Аристократия начала несколько конфузиться. На выручку ей явились дельцы. Их интересы слишком скоротечны, чтоб думать о нравственных последствиях агитации, им надобно владеть минутой – кажется, один Цезарь поморщился, кажется, другой насупился – как бы этим не воспользовались тори… и то Стансфильдова история вот где сидит.

По счастью, в самое это время Кларендону занадобилось попилигримствовать в Тюльери. Нужда была небольшая, он тотчас возвратился. Наполеон говорил с ним о Гарибальди и изъявил свое удовольствие, что английский народ чтит великих людей, Дрюэн де Люис говорил, т. е. он ничего не говорил, а если б он заикнулся –

Я близ Кавказа рождена.Givis romanus sum![803]

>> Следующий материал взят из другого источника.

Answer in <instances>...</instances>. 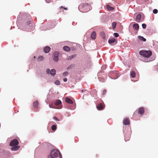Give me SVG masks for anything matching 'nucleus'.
<instances>
[{"mask_svg":"<svg viewBox=\"0 0 158 158\" xmlns=\"http://www.w3.org/2000/svg\"><path fill=\"white\" fill-rule=\"evenodd\" d=\"M139 54L141 56H139V57L141 60L145 62L150 61V60L148 58L152 54L151 51L142 50L139 52Z\"/></svg>","mask_w":158,"mask_h":158,"instance_id":"1","label":"nucleus"},{"mask_svg":"<svg viewBox=\"0 0 158 158\" xmlns=\"http://www.w3.org/2000/svg\"><path fill=\"white\" fill-rule=\"evenodd\" d=\"M48 158H61V156L58 150L53 149L48 155Z\"/></svg>","mask_w":158,"mask_h":158,"instance_id":"2","label":"nucleus"},{"mask_svg":"<svg viewBox=\"0 0 158 158\" xmlns=\"http://www.w3.org/2000/svg\"><path fill=\"white\" fill-rule=\"evenodd\" d=\"M79 10L82 12L88 11L91 9L90 6L87 3L81 4L78 7Z\"/></svg>","mask_w":158,"mask_h":158,"instance_id":"3","label":"nucleus"},{"mask_svg":"<svg viewBox=\"0 0 158 158\" xmlns=\"http://www.w3.org/2000/svg\"><path fill=\"white\" fill-rule=\"evenodd\" d=\"M59 53L57 52H55L53 54V60L56 62H57L59 60Z\"/></svg>","mask_w":158,"mask_h":158,"instance_id":"4","label":"nucleus"},{"mask_svg":"<svg viewBox=\"0 0 158 158\" xmlns=\"http://www.w3.org/2000/svg\"><path fill=\"white\" fill-rule=\"evenodd\" d=\"M18 144L19 142L17 139H14L10 142V146H16Z\"/></svg>","mask_w":158,"mask_h":158,"instance_id":"5","label":"nucleus"},{"mask_svg":"<svg viewBox=\"0 0 158 158\" xmlns=\"http://www.w3.org/2000/svg\"><path fill=\"white\" fill-rule=\"evenodd\" d=\"M123 123L124 125H128L130 124V121L129 119L127 118H126L124 119Z\"/></svg>","mask_w":158,"mask_h":158,"instance_id":"6","label":"nucleus"},{"mask_svg":"<svg viewBox=\"0 0 158 158\" xmlns=\"http://www.w3.org/2000/svg\"><path fill=\"white\" fill-rule=\"evenodd\" d=\"M13 147L11 148V150L12 151H17L18 150L20 146H14Z\"/></svg>","mask_w":158,"mask_h":158,"instance_id":"7","label":"nucleus"},{"mask_svg":"<svg viewBox=\"0 0 158 158\" xmlns=\"http://www.w3.org/2000/svg\"><path fill=\"white\" fill-rule=\"evenodd\" d=\"M97 108L98 110H101L104 109V107L102 105L101 103H100L97 106Z\"/></svg>","mask_w":158,"mask_h":158,"instance_id":"8","label":"nucleus"},{"mask_svg":"<svg viewBox=\"0 0 158 158\" xmlns=\"http://www.w3.org/2000/svg\"><path fill=\"white\" fill-rule=\"evenodd\" d=\"M133 28L135 29L137 31L139 29V26L138 24L137 23H135L133 25Z\"/></svg>","mask_w":158,"mask_h":158,"instance_id":"9","label":"nucleus"},{"mask_svg":"<svg viewBox=\"0 0 158 158\" xmlns=\"http://www.w3.org/2000/svg\"><path fill=\"white\" fill-rule=\"evenodd\" d=\"M138 112L140 114H142L144 112V108L143 107H141L139 109Z\"/></svg>","mask_w":158,"mask_h":158,"instance_id":"10","label":"nucleus"},{"mask_svg":"<svg viewBox=\"0 0 158 158\" xmlns=\"http://www.w3.org/2000/svg\"><path fill=\"white\" fill-rule=\"evenodd\" d=\"M141 16L140 14H139L137 15L136 16V21L137 22H139L140 21V20L141 19Z\"/></svg>","mask_w":158,"mask_h":158,"instance_id":"11","label":"nucleus"},{"mask_svg":"<svg viewBox=\"0 0 158 158\" xmlns=\"http://www.w3.org/2000/svg\"><path fill=\"white\" fill-rule=\"evenodd\" d=\"M115 41V39L114 38H112L109 39L108 40V43L110 44H113Z\"/></svg>","mask_w":158,"mask_h":158,"instance_id":"12","label":"nucleus"},{"mask_svg":"<svg viewBox=\"0 0 158 158\" xmlns=\"http://www.w3.org/2000/svg\"><path fill=\"white\" fill-rule=\"evenodd\" d=\"M50 48L48 46H47L44 48V51L46 53H48L50 50Z\"/></svg>","mask_w":158,"mask_h":158,"instance_id":"13","label":"nucleus"},{"mask_svg":"<svg viewBox=\"0 0 158 158\" xmlns=\"http://www.w3.org/2000/svg\"><path fill=\"white\" fill-rule=\"evenodd\" d=\"M56 73V70L54 69H52L50 70V74L53 76L55 75Z\"/></svg>","mask_w":158,"mask_h":158,"instance_id":"14","label":"nucleus"},{"mask_svg":"<svg viewBox=\"0 0 158 158\" xmlns=\"http://www.w3.org/2000/svg\"><path fill=\"white\" fill-rule=\"evenodd\" d=\"M138 38L140 40L143 41V42H145L146 41V39L144 38L143 36L139 35L138 36Z\"/></svg>","mask_w":158,"mask_h":158,"instance_id":"15","label":"nucleus"},{"mask_svg":"<svg viewBox=\"0 0 158 158\" xmlns=\"http://www.w3.org/2000/svg\"><path fill=\"white\" fill-rule=\"evenodd\" d=\"M65 101L66 102L69 104H72L73 103L72 101L68 98H66Z\"/></svg>","mask_w":158,"mask_h":158,"instance_id":"16","label":"nucleus"},{"mask_svg":"<svg viewBox=\"0 0 158 158\" xmlns=\"http://www.w3.org/2000/svg\"><path fill=\"white\" fill-rule=\"evenodd\" d=\"M112 75L113 76H118L117 77H114L113 78V79H117L118 77V72L117 71H114V72H112Z\"/></svg>","mask_w":158,"mask_h":158,"instance_id":"17","label":"nucleus"},{"mask_svg":"<svg viewBox=\"0 0 158 158\" xmlns=\"http://www.w3.org/2000/svg\"><path fill=\"white\" fill-rule=\"evenodd\" d=\"M63 49L66 52H69L70 50V48L68 46H64L63 48Z\"/></svg>","mask_w":158,"mask_h":158,"instance_id":"18","label":"nucleus"},{"mask_svg":"<svg viewBox=\"0 0 158 158\" xmlns=\"http://www.w3.org/2000/svg\"><path fill=\"white\" fill-rule=\"evenodd\" d=\"M91 38L93 39H95L96 37V33L95 31H94L92 32L91 34Z\"/></svg>","mask_w":158,"mask_h":158,"instance_id":"19","label":"nucleus"},{"mask_svg":"<svg viewBox=\"0 0 158 158\" xmlns=\"http://www.w3.org/2000/svg\"><path fill=\"white\" fill-rule=\"evenodd\" d=\"M130 75L131 77H132V78H134L135 76V72L133 71H132L131 72Z\"/></svg>","mask_w":158,"mask_h":158,"instance_id":"20","label":"nucleus"},{"mask_svg":"<svg viewBox=\"0 0 158 158\" xmlns=\"http://www.w3.org/2000/svg\"><path fill=\"white\" fill-rule=\"evenodd\" d=\"M100 36L103 39H104L105 38V35L104 32H101L100 33Z\"/></svg>","mask_w":158,"mask_h":158,"instance_id":"21","label":"nucleus"},{"mask_svg":"<svg viewBox=\"0 0 158 158\" xmlns=\"http://www.w3.org/2000/svg\"><path fill=\"white\" fill-rule=\"evenodd\" d=\"M61 101L60 100H57L56 102H55V104L56 105H58L61 104Z\"/></svg>","mask_w":158,"mask_h":158,"instance_id":"22","label":"nucleus"},{"mask_svg":"<svg viewBox=\"0 0 158 158\" xmlns=\"http://www.w3.org/2000/svg\"><path fill=\"white\" fill-rule=\"evenodd\" d=\"M106 7L108 10L109 11L112 10L114 9L113 7L110 6L109 5H107Z\"/></svg>","mask_w":158,"mask_h":158,"instance_id":"23","label":"nucleus"},{"mask_svg":"<svg viewBox=\"0 0 158 158\" xmlns=\"http://www.w3.org/2000/svg\"><path fill=\"white\" fill-rule=\"evenodd\" d=\"M76 56V55H73L72 56H69L68 58V60H70L72 59L73 58H75Z\"/></svg>","mask_w":158,"mask_h":158,"instance_id":"24","label":"nucleus"},{"mask_svg":"<svg viewBox=\"0 0 158 158\" xmlns=\"http://www.w3.org/2000/svg\"><path fill=\"white\" fill-rule=\"evenodd\" d=\"M33 106L34 107H37L38 104V102L37 101H35L33 103Z\"/></svg>","mask_w":158,"mask_h":158,"instance_id":"25","label":"nucleus"},{"mask_svg":"<svg viewBox=\"0 0 158 158\" xmlns=\"http://www.w3.org/2000/svg\"><path fill=\"white\" fill-rule=\"evenodd\" d=\"M116 25V23L115 22H113L112 24V27L113 29H114Z\"/></svg>","mask_w":158,"mask_h":158,"instance_id":"26","label":"nucleus"},{"mask_svg":"<svg viewBox=\"0 0 158 158\" xmlns=\"http://www.w3.org/2000/svg\"><path fill=\"white\" fill-rule=\"evenodd\" d=\"M54 83L56 85H59L60 84V82L59 80H56L54 82Z\"/></svg>","mask_w":158,"mask_h":158,"instance_id":"27","label":"nucleus"},{"mask_svg":"<svg viewBox=\"0 0 158 158\" xmlns=\"http://www.w3.org/2000/svg\"><path fill=\"white\" fill-rule=\"evenodd\" d=\"M44 57L42 56H40L38 58V60L39 61H41L43 60Z\"/></svg>","mask_w":158,"mask_h":158,"instance_id":"28","label":"nucleus"},{"mask_svg":"<svg viewBox=\"0 0 158 158\" xmlns=\"http://www.w3.org/2000/svg\"><path fill=\"white\" fill-rule=\"evenodd\" d=\"M56 126L55 125H53L52 127V129L53 131L55 130L56 129Z\"/></svg>","mask_w":158,"mask_h":158,"instance_id":"29","label":"nucleus"},{"mask_svg":"<svg viewBox=\"0 0 158 158\" xmlns=\"http://www.w3.org/2000/svg\"><path fill=\"white\" fill-rule=\"evenodd\" d=\"M142 28L144 29H145L147 25L143 23L142 24Z\"/></svg>","mask_w":158,"mask_h":158,"instance_id":"30","label":"nucleus"},{"mask_svg":"<svg viewBox=\"0 0 158 158\" xmlns=\"http://www.w3.org/2000/svg\"><path fill=\"white\" fill-rule=\"evenodd\" d=\"M68 73L67 72H64L63 74V75L64 76H66L67 75H68Z\"/></svg>","mask_w":158,"mask_h":158,"instance_id":"31","label":"nucleus"},{"mask_svg":"<svg viewBox=\"0 0 158 158\" xmlns=\"http://www.w3.org/2000/svg\"><path fill=\"white\" fill-rule=\"evenodd\" d=\"M125 140L126 141L129 140L130 138V137H126V136H125Z\"/></svg>","mask_w":158,"mask_h":158,"instance_id":"32","label":"nucleus"},{"mask_svg":"<svg viewBox=\"0 0 158 158\" xmlns=\"http://www.w3.org/2000/svg\"><path fill=\"white\" fill-rule=\"evenodd\" d=\"M114 36L116 37H117L119 36L118 34L117 33H114Z\"/></svg>","mask_w":158,"mask_h":158,"instance_id":"33","label":"nucleus"},{"mask_svg":"<svg viewBox=\"0 0 158 158\" xmlns=\"http://www.w3.org/2000/svg\"><path fill=\"white\" fill-rule=\"evenodd\" d=\"M50 70L49 69H47L46 71V73L47 74H50Z\"/></svg>","mask_w":158,"mask_h":158,"instance_id":"34","label":"nucleus"},{"mask_svg":"<svg viewBox=\"0 0 158 158\" xmlns=\"http://www.w3.org/2000/svg\"><path fill=\"white\" fill-rule=\"evenodd\" d=\"M154 14H156L158 12V10L156 9H154L153 11Z\"/></svg>","mask_w":158,"mask_h":158,"instance_id":"35","label":"nucleus"},{"mask_svg":"<svg viewBox=\"0 0 158 158\" xmlns=\"http://www.w3.org/2000/svg\"><path fill=\"white\" fill-rule=\"evenodd\" d=\"M54 119L56 121H59V119L56 117H53Z\"/></svg>","mask_w":158,"mask_h":158,"instance_id":"36","label":"nucleus"},{"mask_svg":"<svg viewBox=\"0 0 158 158\" xmlns=\"http://www.w3.org/2000/svg\"><path fill=\"white\" fill-rule=\"evenodd\" d=\"M106 90L105 89L104 90L103 92L102 95H104L106 93Z\"/></svg>","mask_w":158,"mask_h":158,"instance_id":"37","label":"nucleus"},{"mask_svg":"<svg viewBox=\"0 0 158 158\" xmlns=\"http://www.w3.org/2000/svg\"><path fill=\"white\" fill-rule=\"evenodd\" d=\"M30 23H31V21L30 20L27 21V25H29V24H30Z\"/></svg>","mask_w":158,"mask_h":158,"instance_id":"38","label":"nucleus"},{"mask_svg":"<svg viewBox=\"0 0 158 158\" xmlns=\"http://www.w3.org/2000/svg\"><path fill=\"white\" fill-rule=\"evenodd\" d=\"M67 81V79L66 78H64L63 79V81L64 82H66Z\"/></svg>","mask_w":158,"mask_h":158,"instance_id":"39","label":"nucleus"},{"mask_svg":"<svg viewBox=\"0 0 158 158\" xmlns=\"http://www.w3.org/2000/svg\"><path fill=\"white\" fill-rule=\"evenodd\" d=\"M72 68V66H69L68 68H67V69L68 70H70V69H71Z\"/></svg>","mask_w":158,"mask_h":158,"instance_id":"40","label":"nucleus"},{"mask_svg":"<svg viewBox=\"0 0 158 158\" xmlns=\"http://www.w3.org/2000/svg\"><path fill=\"white\" fill-rule=\"evenodd\" d=\"M45 0L46 2L47 3H49L50 2H51V1H49V2L47 1V0Z\"/></svg>","mask_w":158,"mask_h":158,"instance_id":"41","label":"nucleus"},{"mask_svg":"<svg viewBox=\"0 0 158 158\" xmlns=\"http://www.w3.org/2000/svg\"><path fill=\"white\" fill-rule=\"evenodd\" d=\"M49 107H50V108H53V107H52L50 105H49Z\"/></svg>","mask_w":158,"mask_h":158,"instance_id":"42","label":"nucleus"},{"mask_svg":"<svg viewBox=\"0 0 158 158\" xmlns=\"http://www.w3.org/2000/svg\"><path fill=\"white\" fill-rule=\"evenodd\" d=\"M64 9L65 10H67V8L66 7L64 8Z\"/></svg>","mask_w":158,"mask_h":158,"instance_id":"43","label":"nucleus"},{"mask_svg":"<svg viewBox=\"0 0 158 158\" xmlns=\"http://www.w3.org/2000/svg\"><path fill=\"white\" fill-rule=\"evenodd\" d=\"M61 8H64V7H63V6H61Z\"/></svg>","mask_w":158,"mask_h":158,"instance_id":"44","label":"nucleus"}]
</instances>
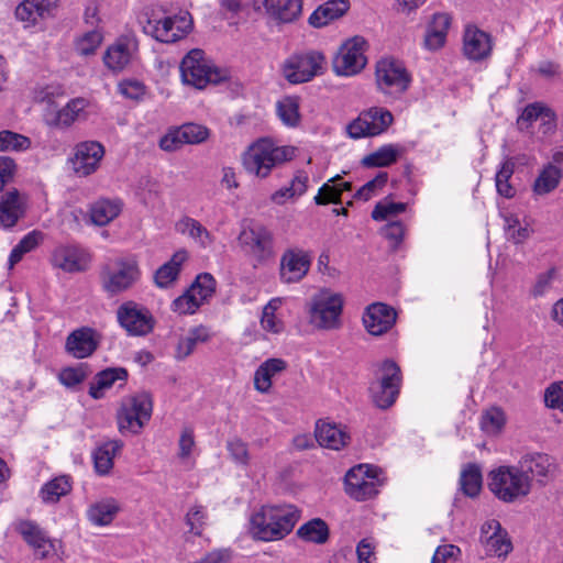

Австрийский посол даже и не радовался приему умвельцунгс-генерала[804]. Все обстояло благополучно. А на душе-то кошки… кошки.

Не спится министерству; шепчется «первый» с вторым, «второй» – с другом Гарибальди, друг Гарибальди – с родственником Палмерстона, с лордом Шефсбюри и с еще большим его другом Сили. Сили шепчется с оператором Фергуссоном… Испугался Фергуссон, ничего не боявшийся, за ближнего и пишет письмо за письмом о болезни Гарибальди. Прочитавши их, еще больше хирурга испугался Гладстон. Кто мог думать, какая пропасть любви и сострадания лежит иной раз под портфелем министра финансов?..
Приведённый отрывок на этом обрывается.